Even a recent American Society for Gastrointestinal Endoscopy guideline recommending that initial colonoscopy for severe and hemodynamically stable hematochezia be performed within 8-24 hours of admission is based only on moderate-quality level evidence that is “fraught with a number of limitations,” they wrote.

The current study was designed to “further clarify the utility of urgent versus elective colonoscopy in evaluating patients hospitalized with a lower GI bleed,” they added.

The lack of clinical benefit seen in this study “may be secondary to the benign, often self-resolving natural history in the majority of LGIB cases. However, there may be a subset of patients who could benefit from early intervention (such as severe blood loss, hemodynamically unstable patients), and thus the decision to pursue urgent colonoscopy should be made on a case-by-case basis,” they said.

Further, although several critical patient outcomes did not appear to be impacted by urgent vs. elective colonoscopy in this study, the trends toward a decrease in length of stay suggest that earlier performance of colonoscopy may lead to earlier and better identification of low-risk and high-risk stigmata, allowing those with low-risk lesions to be discharged much earlier.

“Additionally, earlier discharge of patients could also reduce their risk of health care–associated infections and adverse events,” the investigators noted.

The findings with respect to length of stay and cost “align perfectly with the new focus in health care on providing high quality and safe care to patients while at the same time containing medical costs,” they wrote, adding that clinicians should carefully consider all factors when deciding to pursue urgent colonoscopy.”

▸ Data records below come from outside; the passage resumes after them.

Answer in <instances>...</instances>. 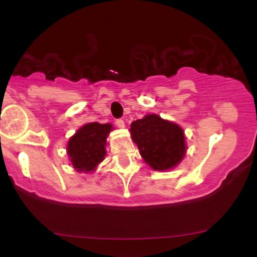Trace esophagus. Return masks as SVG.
Here are the masks:
<instances>
[{"instance_id": "obj_1", "label": "esophagus", "mask_w": 257, "mask_h": 257, "mask_svg": "<svg viewBox=\"0 0 257 257\" xmlns=\"http://www.w3.org/2000/svg\"><path fill=\"white\" fill-rule=\"evenodd\" d=\"M116 125L118 126V128L123 129V128H124V126H125L124 120H123V119H117V120H116Z\"/></svg>"}]
</instances>
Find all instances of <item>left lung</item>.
I'll return each mask as SVG.
<instances>
[{"label": "left lung", "instance_id": "left-lung-1", "mask_svg": "<svg viewBox=\"0 0 257 257\" xmlns=\"http://www.w3.org/2000/svg\"><path fill=\"white\" fill-rule=\"evenodd\" d=\"M131 135L141 157L153 170L174 169L186 155L184 129L156 113L134 120Z\"/></svg>", "mask_w": 257, "mask_h": 257}]
</instances>
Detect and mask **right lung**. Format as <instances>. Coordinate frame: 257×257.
Listing matches in <instances>:
<instances>
[{
	"label": "right lung",
	"instance_id": "add662e5",
	"mask_svg": "<svg viewBox=\"0 0 257 257\" xmlns=\"http://www.w3.org/2000/svg\"><path fill=\"white\" fill-rule=\"evenodd\" d=\"M112 129L111 123L101 124L91 122L82 125L69 139L66 152L76 172L85 174L95 172L106 156L107 137Z\"/></svg>",
	"mask_w": 257,
	"mask_h": 257
}]
</instances>
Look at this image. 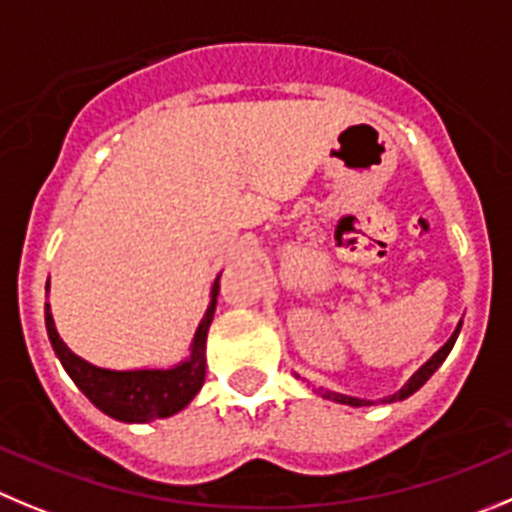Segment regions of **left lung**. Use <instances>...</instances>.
I'll return each instance as SVG.
<instances>
[{"label": "left lung", "instance_id": "obj_1", "mask_svg": "<svg viewBox=\"0 0 512 512\" xmlns=\"http://www.w3.org/2000/svg\"><path fill=\"white\" fill-rule=\"evenodd\" d=\"M460 326H462V323H460ZM460 326H457V331L452 333V336H450V341L444 343V346L439 348V351L434 353L432 358H429L427 364H424L422 369H419L417 374H414L412 379L407 381V384L401 386V389L396 391V394L386 396V399H384L386 404H391V401H401V399H407V396H412L414 391L419 389V386H424V384H427V379H429V376H432L434 371H437L439 366H442V361H444V358H447V353H450V351H452V346H455V341H457V333H460ZM323 396H328V399H333V401H341V404H351V407H369V404H374V401H366V399H353V396H343V394H331V391H326V394H323Z\"/></svg>", "mask_w": 512, "mask_h": 512}]
</instances>
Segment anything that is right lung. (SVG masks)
I'll return each mask as SVG.
<instances>
[{"mask_svg": "<svg viewBox=\"0 0 512 512\" xmlns=\"http://www.w3.org/2000/svg\"><path fill=\"white\" fill-rule=\"evenodd\" d=\"M219 278L212 285V303L204 313L191 343V353L174 369H138V371H111L88 364L85 358L75 356L62 338L57 336L50 305H45V326L52 348L60 358L62 369L68 371L80 391L93 401L95 407L108 417L128 424H143L151 419H164L181 412L197 391L202 389L207 376V331L217 308Z\"/></svg>", "mask_w": 512, "mask_h": 512, "instance_id": "1", "label": "right lung"}]
</instances>
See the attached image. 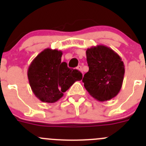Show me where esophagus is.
<instances>
[{
	"instance_id": "34e87169",
	"label": "esophagus",
	"mask_w": 146,
	"mask_h": 146,
	"mask_svg": "<svg viewBox=\"0 0 146 146\" xmlns=\"http://www.w3.org/2000/svg\"><path fill=\"white\" fill-rule=\"evenodd\" d=\"M77 68L78 69V70H80V71L82 72V66H80H80H78V67H77Z\"/></svg>"
}]
</instances>
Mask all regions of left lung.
<instances>
[{
    "instance_id": "8db88e82",
    "label": "left lung",
    "mask_w": 146,
    "mask_h": 146,
    "mask_svg": "<svg viewBox=\"0 0 146 146\" xmlns=\"http://www.w3.org/2000/svg\"><path fill=\"white\" fill-rule=\"evenodd\" d=\"M89 70L82 78L90 95L100 102L117 96L121 88L125 68L121 58L111 48L104 45L86 50Z\"/></svg>"
}]
</instances>
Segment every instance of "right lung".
<instances>
[{"instance_id":"obj_1","label":"right lung","mask_w":146,"mask_h":146,"mask_svg":"<svg viewBox=\"0 0 146 146\" xmlns=\"http://www.w3.org/2000/svg\"><path fill=\"white\" fill-rule=\"evenodd\" d=\"M62 51L46 48L29 65L27 77L35 96L43 102L54 103L64 96V92L76 81L81 80L79 70L61 62Z\"/></svg>"}]
</instances>
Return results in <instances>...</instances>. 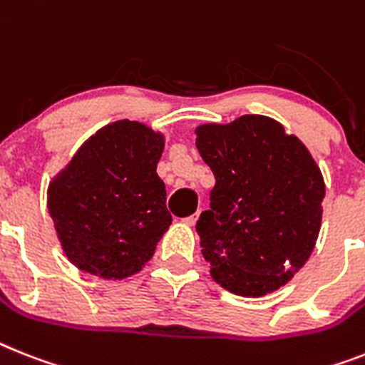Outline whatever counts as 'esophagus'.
Masks as SVG:
<instances>
[{
    "label": "esophagus",
    "instance_id": "obj_1",
    "mask_svg": "<svg viewBox=\"0 0 365 365\" xmlns=\"http://www.w3.org/2000/svg\"><path fill=\"white\" fill-rule=\"evenodd\" d=\"M197 216H200V210H197L195 215H192V216H188V218H185V220H182V222H185L186 225H194L195 220H197Z\"/></svg>",
    "mask_w": 365,
    "mask_h": 365
}]
</instances>
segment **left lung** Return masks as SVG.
I'll use <instances>...</instances> for the list:
<instances>
[{"label":"left lung","mask_w":365,"mask_h":365,"mask_svg":"<svg viewBox=\"0 0 365 365\" xmlns=\"http://www.w3.org/2000/svg\"><path fill=\"white\" fill-rule=\"evenodd\" d=\"M215 173L195 224L216 284L240 297L274 293L302 269L323 218L324 179L297 135L264 115L195 128Z\"/></svg>","instance_id":"left-lung-1"}]
</instances>
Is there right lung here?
Here are the masks:
<instances>
[{
  "mask_svg": "<svg viewBox=\"0 0 365 365\" xmlns=\"http://www.w3.org/2000/svg\"><path fill=\"white\" fill-rule=\"evenodd\" d=\"M164 134L115 121L93 134L48 186L57 239L74 267L104 279L140 272L171 225L156 164Z\"/></svg>",
  "mask_w": 365,
  "mask_h": 365,
  "instance_id": "1",
  "label": "right lung"
}]
</instances>
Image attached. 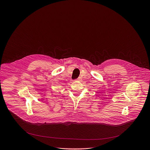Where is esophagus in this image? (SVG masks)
<instances>
[{
	"mask_svg": "<svg viewBox=\"0 0 150 150\" xmlns=\"http://www.w3.org/2000/svg\"><path fill=\"white\" fill-rule=\"evenodd\" d=\"M77 80H78V81H79V80H81V78H78L77 79Z\"/></svg>",
	"mask_w": 150,
	"mask_h": 150,
	"instance_id": "obj_1",
	"label": "esophagus"
}]
</instances>
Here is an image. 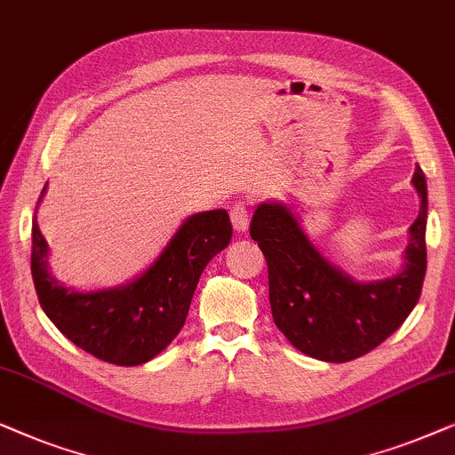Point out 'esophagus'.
Returning <instances> with one entry per match:
<instances>
[{
    "label": "esophagus",
    "instance_id": "34e87169",
    "mask_svg": "<svg viewBox=\"0 0 455 455\" xmlns=\"http://www.w3.org/2000/svg\"><path fill=\"white\" fill-rule=\"evenodd\" d=\"M230 222H233V228L236 233H245L249 228V210L245 202H236L230 208Z\"/></svg>",
    "mask_w": 455,
    "mask_h": 455
}]
</instances>
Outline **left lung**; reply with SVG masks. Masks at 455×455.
<instances>
[{
	"mask_svg": "<svg viewBox=\"0 0 455 455\" xmlns=\"http://www.w3.org/2000/svg\"><path fill=\"white\" fill-rule=\"evenodd\" d=\"M420 212L411 227L404 266L392 278L356 283L317 251L297 216L278 202L259 204L249 235L266 255L276 328L300 353L347 363L394 334L419 303L427 272V181L414 169Z\"/></svg>",
	"mask_w": 455,
	"mask_h": 455,
	"instance_id": "left-lung-1",
	"label": "left lung"
}]
</instances>
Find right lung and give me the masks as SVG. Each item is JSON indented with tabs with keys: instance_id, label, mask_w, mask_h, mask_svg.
I'll return each instance as SVG.
<instances>
[{
	"instance_id": "obj_1",
	"label": "right lung",
	"mask_w": 455,
	"mask_h": 455,
	"mask_svg": "<svg viewBox=\"0 0 455 455\" xmlns=\"http://www.w3.org/2000/svg\"><path fill=\"white\" fill-rule=\"evenodd\" d=\"M230 236L227 210L194 214L142 276L115 289L78 292L51 276L49 247L35 214L30 270L38 303L68 340L100 361L121 367L148 363L181 331L204 267Z\"/></svg>"
}]
</instances>
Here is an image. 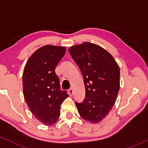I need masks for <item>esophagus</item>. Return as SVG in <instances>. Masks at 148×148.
I'll use <instances>...</instances> for the list:
<instances>
[{
  "label": "esophagus",
  "mask_w": 148,
  "mask_h": 148,
  "mask_svg": "<svg viewBox=\"0 0 148 148\" xmlns=\"http://www.w3.org/2000/svg\"><path fill=\"white\" fill-rule=\"evenodd\" d=\"M68 92H69V95L72 96V94H73V90H72V88L69 89V90H68Z\"/></svg>",
  "instance_id": "esophagus-1"
}]
</instances>
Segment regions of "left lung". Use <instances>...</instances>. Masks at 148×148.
I'll use <instances>...</instances> for the list:
<instances>
[{"instance_id":"left-lung-1","label":"left lung","mask_w":148,"mask_h":148,"mask_svg":"<svg viewBox=\"0 0 148 148\" xmlns=\"http://www.w3.org/2000/svg\"><path fill=\"white\" fill-rule=\"evenodd\" d=\"M69 52L83 74L85 98L76 102L84 120L101 121L111 111L120 89V69L113 56L96 44L84 42L72 46Z\"/></svg>"}]
</instances>
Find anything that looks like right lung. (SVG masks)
<instances>
[{"instance_id": "obj_1", "label": "right lung", "mask_w": 148, "mask_h": 148, "mask_svg": "<svg viewBox=\"0 0 148 148\" xmlns=\"http://www.w3.org/2000/svg\"><path fill=\"white\" fill-rule=\"evenodd\" d=\"M65 47L47 45L29 57L23 75V95L30 111L45 125H51L60 116L61 103L68 97L60 90L56 65L65 53Z\"/></svg>"}]
</instances>
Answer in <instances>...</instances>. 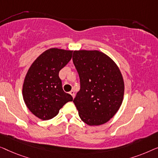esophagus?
I'll return each instance as SVG.
<instances>
[{
    "instance_id": "esophagus-1",
    "label": "esophagus",
    "mask_w": 158,
    "mask_h": 158,
    "mask_svg": "<svg viewBox=\"0 0 158 158\" xmlns=\"http://www.w3.org/2000/svg\"><path fill=\"white\" fill-rule=\"evenodd\" d=\"M69 94H70L71 95H72L73 98H74V97H75V94H74V91H73V90L71 91V92H69Z\"/></svg>"
}]
</instances>
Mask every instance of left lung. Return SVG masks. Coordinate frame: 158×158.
Segmentation results:
<instances>
[{
    "label": "left lung",
    "instance_id": "1",
    "mask_svg": "<svg viewBox=\"0 0 158 158\" xmlns=\"http://www.w3.org/2000/svg\"><path fill=\"white\" fill-rule=\"evenodd\" d=\"M72 59L81 86L73 101L79 117L90 126L107 123L123 101L124 84L119 67L97 50L74 51Z\"/></svg>",
    "mask_w": 158,
    "mask_h": 158
}]
</instances>
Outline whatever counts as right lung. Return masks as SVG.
I'll use <instances>...</instances> for the list:
<instances>
[{
  "label": "right lung",
  "mask_w": 158,
  "mask_h": 158,
  "mask_svg": "<svg viewBox=\"0 0 158 158\" xmlns=\"http://www.w3.org/2000/svg\"><path fill=\"white\" fill-rule=\"evenodd\" d=\"M73 51L52 48L42 53L28 69L23 84V98L28 110L38 118L48 120L73 100L62 89L59 71L69 63Z\"/></svg>",
  "instance_id": "add662e5"
}]
</instances>
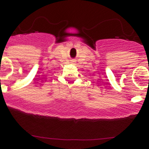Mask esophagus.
<instances>
[{
	"label": "esophagus",
	"instance_id": "esophagus-1",
	"mask_svg": "<svg viewBox=\"0 0 149 149\" xmlns=\"http://www.w3.org/2000/svg\"><path fill=\"white\" fill-rule=\"evenodd\" d=\"M76 63V62H75V61H72V63Z\"/></svg>",
	"mask_w": 149,
	"mask_h": 149
}]
</instances>
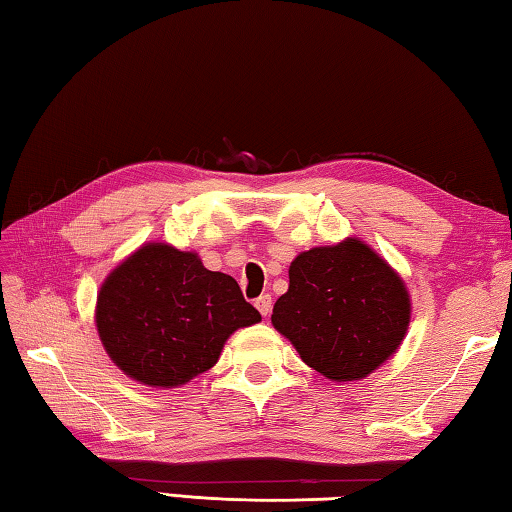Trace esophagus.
I'll list each match as a JSON object with an SVG mask.
<instances>
[{
  "mask_svg": "<svg viewBox=\"0 0 512 512\" xmlns=\"http://www.w3.org/2000/svg\"><path fill=\"white\" fill-rule=\"evenodd\" d=\"M255 308L262 312V317H268L270 310H273V297L270 295H262L255 301Z\"/></svg>",
  "mask_w": 512,
  "mask_h": 512,
  "instance_id": "1",
  "label": "esophagus"
}]
</instances>
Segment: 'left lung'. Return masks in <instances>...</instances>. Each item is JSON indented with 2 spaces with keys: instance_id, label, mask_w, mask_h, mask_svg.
Here are the masks:
<instances>
[{
  "instance_id": "8db88e82",
  "label": "left lung",
  "mask_w": 512,
  "mask_h": 512,
  "mask_svg": "<svg viewBox=\"0 0 512 512\" xmlns=\"http://www.w3.org/2000/svg\"><path fill=\"white\" fill-rule=\"evenodd\" d=\"M288 277L273 325L325 378H365L398 350L411 312L407 288L367 244L312 248Z\"/></svg>"
}]
</instances>
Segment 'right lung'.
<instances>
[{"label": "right lung", "mask_w": 512, "mask_h": 512, "mask_svg": "<svg viewBox=\"0 0 512 512\" xmlns=\"http://www.w3.org/2000/svg\"><path fill=\"white\" fill-rule=\"evenodd\" d=\"M262 321L231 275L195 253L147 244L105 279L96 328L112 361L138 383L178 387L211 369L228 336Z\"/></svg>", "instance_id": "right-lung-1"}]
</instances>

The study is limited by heterogeneity and publications bias, and by factors inherent in meta-analyses, but it also has several strengths, including a large number of studies and patients. Also, it is the first of its kind to examine “all of the available literature to elucidate the time frame for performing colonoscopy in patients with hematochezia,” the investigators said, concluding that further research is needed to identify subsets of patients who will benefit from early intervention, to evaluate the cost effectiveness of urgent colonoscopy, and to look at – in larger randomized controlled trials – the overall benefit of urgent colonoscopy.

The authors reported having no disclosures.